What is required: Exactly reproduce each entry, leaving out nothing.

(Records of scene-based questions)
==============================
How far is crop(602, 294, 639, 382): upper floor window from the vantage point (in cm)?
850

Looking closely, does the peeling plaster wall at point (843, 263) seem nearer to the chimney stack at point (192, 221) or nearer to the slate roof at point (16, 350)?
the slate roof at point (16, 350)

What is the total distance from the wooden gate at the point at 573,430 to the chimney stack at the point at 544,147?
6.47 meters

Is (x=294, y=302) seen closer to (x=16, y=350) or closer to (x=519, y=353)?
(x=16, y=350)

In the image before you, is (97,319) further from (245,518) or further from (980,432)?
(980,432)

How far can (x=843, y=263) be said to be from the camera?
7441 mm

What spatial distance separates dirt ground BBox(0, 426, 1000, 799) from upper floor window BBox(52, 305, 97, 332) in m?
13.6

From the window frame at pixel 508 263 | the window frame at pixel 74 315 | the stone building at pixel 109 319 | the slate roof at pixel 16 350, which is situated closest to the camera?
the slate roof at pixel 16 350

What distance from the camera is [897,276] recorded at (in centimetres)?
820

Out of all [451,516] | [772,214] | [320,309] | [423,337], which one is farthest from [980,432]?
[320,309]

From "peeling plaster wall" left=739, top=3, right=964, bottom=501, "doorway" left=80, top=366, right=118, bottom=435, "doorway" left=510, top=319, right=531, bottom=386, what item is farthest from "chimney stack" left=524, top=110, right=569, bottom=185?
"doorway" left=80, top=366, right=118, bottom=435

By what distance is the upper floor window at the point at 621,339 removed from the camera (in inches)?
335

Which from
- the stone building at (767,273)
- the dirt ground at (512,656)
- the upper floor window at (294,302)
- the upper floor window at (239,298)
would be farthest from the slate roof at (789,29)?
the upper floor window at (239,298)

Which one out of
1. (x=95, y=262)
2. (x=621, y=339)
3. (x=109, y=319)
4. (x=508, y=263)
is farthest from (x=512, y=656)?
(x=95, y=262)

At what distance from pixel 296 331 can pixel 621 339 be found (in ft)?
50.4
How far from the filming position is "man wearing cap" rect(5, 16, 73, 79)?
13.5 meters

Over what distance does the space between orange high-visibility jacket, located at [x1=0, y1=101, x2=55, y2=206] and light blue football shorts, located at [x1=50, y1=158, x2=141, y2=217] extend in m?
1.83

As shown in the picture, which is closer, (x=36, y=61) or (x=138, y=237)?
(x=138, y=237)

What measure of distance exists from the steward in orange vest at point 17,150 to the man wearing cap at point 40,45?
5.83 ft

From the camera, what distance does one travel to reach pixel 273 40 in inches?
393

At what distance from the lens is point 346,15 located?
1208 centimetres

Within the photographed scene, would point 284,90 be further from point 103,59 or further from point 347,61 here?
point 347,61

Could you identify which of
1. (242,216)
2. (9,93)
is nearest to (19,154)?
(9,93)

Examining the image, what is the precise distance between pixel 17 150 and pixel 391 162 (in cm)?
==============================
Reply:
How far is crop(602, 294, 639, 382): upper floor window from the vantage point (in cm)?
850

Looking closely, does the peeling plaster wall at point (843, 263) seem nearer to the chimney stack at point (192, 221) or nearer to the slate roof at point (16, 350)?
the slate roof at point (16, 350)

What is the total distance from the wooden gate at the point at 573,430 to the chimney stack at the point at 544,147?
6.47 meters

Is (x=294, y=302) seen closer to (x=16, y=350) or closer to (x=519, y=353)?
(x=16, y=350)

In the image before you, is (97,319) further from (245,518) or further from (980,432)?
(980,432)

How far can (x=843, y=263) be said to be from the camera?
7441 mm

What spatial distance separates dirt ground BBox(0, 426, 1000, 799) from upper floor window BBox(52, 305, 97, 332) in m?
13.6

From the window frame at pixel 508 263 | the window frame at pixel 74 315 | the stone building at pixel 109 319 | the slate roof at pixel 16 350, which is situated closest to the camera?
the slate roof at pixel 16 350

What distance from the camera is [897,276] recorded at (in centimetres)?
820

Out of all [451,516] | [772,214] | [320,309] | [423,337], which one is farthest from [980,432]?
[320,309]

From "peeling plaster wall" left=739, top=3, right=964, bottom=501, "doorway" left=80, top=366, right=118, bottom=435, "doorway" left=510, top=319, right=531, bottom=386, what item is farthest from "chimney stack" left=524, top=110, right=569, bottom=185?
"doorway" left=80, top=366, right=118, bottom=435

By what distance is the upper floor window at the point at 621,339 removed from the camera (in inches)?
335

Which from
- the stone building at (767,273)
- the dirt ground at (512,656)
- the upper floor window at (294,302)
- the upper floor window at (239,298)
would be farthest from the slate roof at (789,29)?
the upper floor window at (239,298)

Which one out of
1. (x=95, y=262)
2. (x=621, y=339)
3. (x=109, y=319)
4. (x=508, y=263)
is farthest from (x=512, y=656)?
(x=95, y=262)

At what distance from pixel 296 331 can pixel 621 339 be found (in ft)?
50.4
How far from the filming position is "man wearing cap" rect(5, 16, 73, 79)?
13.5 meters

Over what distance does the space between orange high-visibility jacket, located at [x1=0, y1=101, x2=55, y2=206] and light blue football shorts, located at [x1=50, y1=158, x2=141, y2=217] extend in m?
1.83

As shown in the picture, which is closer, (x=36, y=61) or (x=138, y=237)?
(x=138, y=237)

What measure of distance exists from the steward in orange vest at point 17,150 to the man wearing cap at point 40,45?
5.83 ft

From the camera, what distance does one travel to reach pixel 273 40 in inches?
393

At what distance from the lens is point 346,15 located?
1208 centimetres

Within the photographed scene, would point 284,90 be further from point 103,59 or further from point 347,61 here?
point 347,61

Could you identify which of
1. (242,216)
2. (9,93)
is nearest to (19,154)?
(9,93)

Examining the image, what is the precise distance between pixel 17 150 and pixel 391 162 (in cm)?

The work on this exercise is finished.